There's a selection effect here -- the criminal complaints are the people who got caught. And drug dealers aren't exactly known for technical literacy.
I think the usability complaints here are very valid, but
chlorion has a good point that PGP still wins for particular use cases. Heck, if you're really paranoid [and metadata is not your primary concern], use PGP over Signal. I don't think any of the alternatives proposed in this thread are chainable in this way like PGP.
There's a problem here: we can't make falsifiable claims about the criminals who aren't caught. I could just as easily say the same thing about Signal!
There's one critical difference, however: governments have identified Signal and its ilk specifically as a threat to their intelligence gathering capabilities. They don't talk this way about PGP; the public signals overwhelmingly indicate that (1) virtually nobody uses PGP for anything worth surveilling, and (2) anybody who does use it for things worth surveilling bungles it (see above). Thats the government's dream!
> Heck, if you're really paranoid [and metadata is not your primary concern], use PGP over Signal. I don't think any of the alternatives proposed in this thread are chainable in this way like PGP.
This doesn't make sense. What is the "paranoid" model in which PGP provides (1) better cryptographic guarantees and (2) metadata isn't your primary concern? PGP cannot provide forward secrecy, provides all-around weaker cryptographic primitives, and is significantly harder to use correctly. It isn't a rational choice for a paranoid actor to make.
>This doesn't make sense. What is the "paranoid" model in which PGP provides (1) better cryptographic guarantees and (2) metadata isn't your primary concern? PGP cannot provide forward secrecy, provides all-around weaker cryptographic primitives, and is significantly harder to use correctly. It isn't a rational choice for a paranoid actor to make.
I think you must have misunderstood me. By "PGP over Signal" I meant PGP-encrypting messages and pasting the ASCII-armored ciphertext into the Signal client. The idea being that even if the NSA can break Signal's crypto, they might fail to also break whatever crypto you select with PGP. I should have said "both PGP and Signal", sorry for the poor communication.
I acknowledge PGP's flaws, but I like it as a ubiquitous DIY tool. I'm hoping that niche gets filled with something better. Though to be honest, I think for the "ubiquitous DIY tool" niche, forward secrecy might just be impractical.
No problem, apologies for my response based on a misunderstanding.
> The idea being that even if the NSA can break Signal's crypto, they might fail to also break whatever crypto you select with PGP.
This is an intuitive idea, but I’ll also hazard that it’s probably security theater: at a “building blocks” level, a theoretical NSA that breaks Signal’s crypto has broken the finite subgroup problem that underpins all of PGP’s cryptography as well.
(The reality is that the NSA doesn’t crack this kind of cryptography, at least not when it’s done correctly.
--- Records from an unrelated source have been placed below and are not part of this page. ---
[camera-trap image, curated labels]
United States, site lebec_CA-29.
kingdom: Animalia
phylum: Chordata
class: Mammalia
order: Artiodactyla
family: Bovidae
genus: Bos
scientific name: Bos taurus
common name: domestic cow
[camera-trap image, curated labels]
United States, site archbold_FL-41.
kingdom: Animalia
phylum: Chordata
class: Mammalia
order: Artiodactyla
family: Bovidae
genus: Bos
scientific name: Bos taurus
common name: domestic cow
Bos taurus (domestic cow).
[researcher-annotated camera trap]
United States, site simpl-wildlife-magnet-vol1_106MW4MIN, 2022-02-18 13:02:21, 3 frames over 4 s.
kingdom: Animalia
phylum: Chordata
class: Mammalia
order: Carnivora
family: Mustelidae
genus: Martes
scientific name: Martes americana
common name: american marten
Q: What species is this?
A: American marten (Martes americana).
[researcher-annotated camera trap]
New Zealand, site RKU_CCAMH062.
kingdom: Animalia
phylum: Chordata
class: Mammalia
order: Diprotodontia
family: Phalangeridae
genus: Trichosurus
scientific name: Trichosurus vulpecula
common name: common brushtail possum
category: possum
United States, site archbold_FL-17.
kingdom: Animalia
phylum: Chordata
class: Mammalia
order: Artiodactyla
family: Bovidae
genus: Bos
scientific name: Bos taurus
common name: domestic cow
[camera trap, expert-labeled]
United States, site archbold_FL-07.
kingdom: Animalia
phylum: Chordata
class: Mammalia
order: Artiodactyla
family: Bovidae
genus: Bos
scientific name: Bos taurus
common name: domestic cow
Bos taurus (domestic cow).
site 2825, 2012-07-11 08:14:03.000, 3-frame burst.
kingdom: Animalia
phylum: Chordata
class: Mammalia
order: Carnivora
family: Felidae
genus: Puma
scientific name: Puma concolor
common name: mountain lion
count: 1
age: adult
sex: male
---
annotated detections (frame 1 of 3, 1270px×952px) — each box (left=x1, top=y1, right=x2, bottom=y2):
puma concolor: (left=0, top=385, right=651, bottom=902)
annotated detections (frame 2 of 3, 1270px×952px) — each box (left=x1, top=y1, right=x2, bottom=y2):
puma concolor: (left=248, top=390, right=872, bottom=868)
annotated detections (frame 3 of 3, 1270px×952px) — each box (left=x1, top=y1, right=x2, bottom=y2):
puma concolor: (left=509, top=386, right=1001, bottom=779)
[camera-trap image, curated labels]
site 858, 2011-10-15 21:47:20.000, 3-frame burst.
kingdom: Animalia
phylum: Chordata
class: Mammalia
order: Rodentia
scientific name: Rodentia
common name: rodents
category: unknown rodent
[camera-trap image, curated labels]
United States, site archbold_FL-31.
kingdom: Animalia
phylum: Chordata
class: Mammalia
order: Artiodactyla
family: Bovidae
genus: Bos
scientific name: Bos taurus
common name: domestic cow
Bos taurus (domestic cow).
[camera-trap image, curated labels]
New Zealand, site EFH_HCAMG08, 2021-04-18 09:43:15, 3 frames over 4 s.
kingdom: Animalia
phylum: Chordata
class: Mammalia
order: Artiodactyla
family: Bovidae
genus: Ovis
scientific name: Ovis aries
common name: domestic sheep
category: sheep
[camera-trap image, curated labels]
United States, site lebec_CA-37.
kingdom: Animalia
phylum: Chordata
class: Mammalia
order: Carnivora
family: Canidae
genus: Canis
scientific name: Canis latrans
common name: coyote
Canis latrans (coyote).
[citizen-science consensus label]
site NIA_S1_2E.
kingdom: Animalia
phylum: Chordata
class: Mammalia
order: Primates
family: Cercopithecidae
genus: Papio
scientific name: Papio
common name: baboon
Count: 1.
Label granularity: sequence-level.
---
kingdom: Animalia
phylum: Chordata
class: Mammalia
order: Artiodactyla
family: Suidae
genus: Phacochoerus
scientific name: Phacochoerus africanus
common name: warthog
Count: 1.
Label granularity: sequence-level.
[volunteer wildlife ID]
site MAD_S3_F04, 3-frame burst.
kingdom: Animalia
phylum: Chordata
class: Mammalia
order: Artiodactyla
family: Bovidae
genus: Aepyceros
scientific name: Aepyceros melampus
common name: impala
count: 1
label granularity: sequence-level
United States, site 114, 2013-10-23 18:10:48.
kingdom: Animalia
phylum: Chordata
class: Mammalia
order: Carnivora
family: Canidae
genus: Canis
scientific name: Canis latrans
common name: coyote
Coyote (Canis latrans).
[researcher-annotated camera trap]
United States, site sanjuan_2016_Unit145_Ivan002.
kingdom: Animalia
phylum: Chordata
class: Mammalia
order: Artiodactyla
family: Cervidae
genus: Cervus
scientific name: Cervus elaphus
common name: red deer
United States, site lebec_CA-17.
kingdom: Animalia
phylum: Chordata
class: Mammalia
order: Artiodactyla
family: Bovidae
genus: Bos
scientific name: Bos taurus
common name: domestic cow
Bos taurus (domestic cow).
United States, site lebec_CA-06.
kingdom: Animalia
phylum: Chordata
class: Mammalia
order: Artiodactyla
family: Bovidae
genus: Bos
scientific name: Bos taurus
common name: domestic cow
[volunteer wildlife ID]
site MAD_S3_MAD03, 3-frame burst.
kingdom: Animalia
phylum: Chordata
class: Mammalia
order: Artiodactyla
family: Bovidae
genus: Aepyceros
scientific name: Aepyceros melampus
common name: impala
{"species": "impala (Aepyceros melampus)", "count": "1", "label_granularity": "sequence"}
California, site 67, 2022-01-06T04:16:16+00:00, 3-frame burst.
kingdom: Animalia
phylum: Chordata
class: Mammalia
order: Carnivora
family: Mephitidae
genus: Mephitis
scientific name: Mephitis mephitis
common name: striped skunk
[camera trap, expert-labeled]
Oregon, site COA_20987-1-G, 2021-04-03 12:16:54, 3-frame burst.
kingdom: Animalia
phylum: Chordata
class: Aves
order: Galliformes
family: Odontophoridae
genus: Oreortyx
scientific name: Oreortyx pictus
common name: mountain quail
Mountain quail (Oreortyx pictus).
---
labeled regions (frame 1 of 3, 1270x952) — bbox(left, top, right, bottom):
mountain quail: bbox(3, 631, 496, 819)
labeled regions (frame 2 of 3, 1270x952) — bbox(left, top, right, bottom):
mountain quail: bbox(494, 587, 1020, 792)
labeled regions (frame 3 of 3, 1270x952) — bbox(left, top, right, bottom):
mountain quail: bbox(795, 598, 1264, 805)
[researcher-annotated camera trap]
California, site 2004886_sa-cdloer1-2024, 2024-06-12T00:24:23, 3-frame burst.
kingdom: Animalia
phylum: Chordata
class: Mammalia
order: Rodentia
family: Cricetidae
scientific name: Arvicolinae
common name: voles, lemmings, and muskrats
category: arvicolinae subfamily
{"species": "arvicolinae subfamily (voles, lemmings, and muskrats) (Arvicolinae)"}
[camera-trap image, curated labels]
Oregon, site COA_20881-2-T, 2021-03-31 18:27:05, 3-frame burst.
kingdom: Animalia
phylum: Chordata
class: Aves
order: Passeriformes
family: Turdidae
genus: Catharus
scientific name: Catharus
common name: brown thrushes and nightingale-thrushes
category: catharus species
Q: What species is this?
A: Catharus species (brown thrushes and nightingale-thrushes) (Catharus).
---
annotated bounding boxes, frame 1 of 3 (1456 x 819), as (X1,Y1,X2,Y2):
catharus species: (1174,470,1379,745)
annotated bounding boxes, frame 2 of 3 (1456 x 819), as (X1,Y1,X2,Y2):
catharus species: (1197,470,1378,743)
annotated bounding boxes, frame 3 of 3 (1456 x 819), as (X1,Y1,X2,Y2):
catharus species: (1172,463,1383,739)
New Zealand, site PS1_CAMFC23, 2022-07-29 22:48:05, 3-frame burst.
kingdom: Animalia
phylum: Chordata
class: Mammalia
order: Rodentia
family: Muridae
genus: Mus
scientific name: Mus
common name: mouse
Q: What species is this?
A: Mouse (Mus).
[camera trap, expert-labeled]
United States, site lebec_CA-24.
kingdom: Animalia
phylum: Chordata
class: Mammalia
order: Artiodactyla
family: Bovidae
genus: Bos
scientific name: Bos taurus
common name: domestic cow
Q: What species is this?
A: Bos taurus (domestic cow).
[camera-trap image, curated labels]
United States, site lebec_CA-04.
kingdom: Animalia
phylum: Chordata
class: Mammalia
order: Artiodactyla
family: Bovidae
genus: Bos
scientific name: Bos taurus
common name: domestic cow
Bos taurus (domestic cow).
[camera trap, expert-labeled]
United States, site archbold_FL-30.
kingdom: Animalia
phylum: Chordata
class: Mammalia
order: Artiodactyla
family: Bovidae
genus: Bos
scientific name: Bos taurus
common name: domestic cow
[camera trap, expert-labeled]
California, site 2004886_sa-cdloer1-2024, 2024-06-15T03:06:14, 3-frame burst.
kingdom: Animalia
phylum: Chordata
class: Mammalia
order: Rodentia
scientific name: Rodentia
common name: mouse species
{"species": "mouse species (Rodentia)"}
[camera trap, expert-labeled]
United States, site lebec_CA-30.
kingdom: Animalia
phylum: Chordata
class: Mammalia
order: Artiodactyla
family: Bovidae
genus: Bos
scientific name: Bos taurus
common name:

They’re much bigger fans of exploits and implants, which they are absolutely not wasting on “ordinary” criminals.)
Hm, interesting. I don't know much about crypto math. I just typed 'gpg --version' on the command line, and it looks like my gpg has support for various public key schemes including elliptic curves. Are they all based on the same variant of the hidden subgroup problem?
Even if the math itself is bulletproof -- as you stated, there could be an implementation flaw in either the Signal code or the GPG code that effectively bypasses the math, right? See e.g. https://en.wikipedia.org/wiki/GNU_Privacy_Guard#Vulnerabilit...
>They’re much bigger fans of exploits and implants, which they are absolutely not wasting on “ordinary” criminals.
The ASCII-armor scheme I described could be helpful here too. Run Signal in a VM (e.g. with Qubes -- endorsed by Snowden). Copy/paste ciphertext in and out of the VM to GPG. Should be fairly idiotproof because ciphertext doesn't look like plaintext. Now even if the NSA sends you a Signal message that owns the VM, they still need some sort of VM escape/CPU sidechannel, or else knowledge of a vulnerability in GPG's encryption.
>The Rule of Two is a data security principle from the NSA's Commercial Solutions for Classified Program (CSfC).[3] It specifies two completely independent layers of cryptography to protect data. For example, data could be protected by both hardware encryption at its lowest level and software encryption at the application layer. It could mean using two FIPS-validated software cryptomodules from different vendors to en/decrypt data.
>The importance of vendor and/or model diversity between the layers of components centers around removing the possibility that the manufacturers or models will share a vulnerability. This way if one components is compromised there is still an entire layer of encryption protecting the information at rest or in transit. The CSfC Program offers solutions to achieve diversity in two ways. "The first is to implement each layer using components produced by different manufacturers. The second is to use components from the same manufacturer, where that manufacturer has provided NSA with sufficient evidence that the implementations of the two components are independent of one another."[4]
I think the usability complaints here are very valid, but chlorion has a good point that PGP still wins for particular use cases. Heck, if you're really paranoid [and metadata is not your primary concern], use PGP over Signal. I don't think any of the alternatives proposed in this thread are chainable in this way like PGP.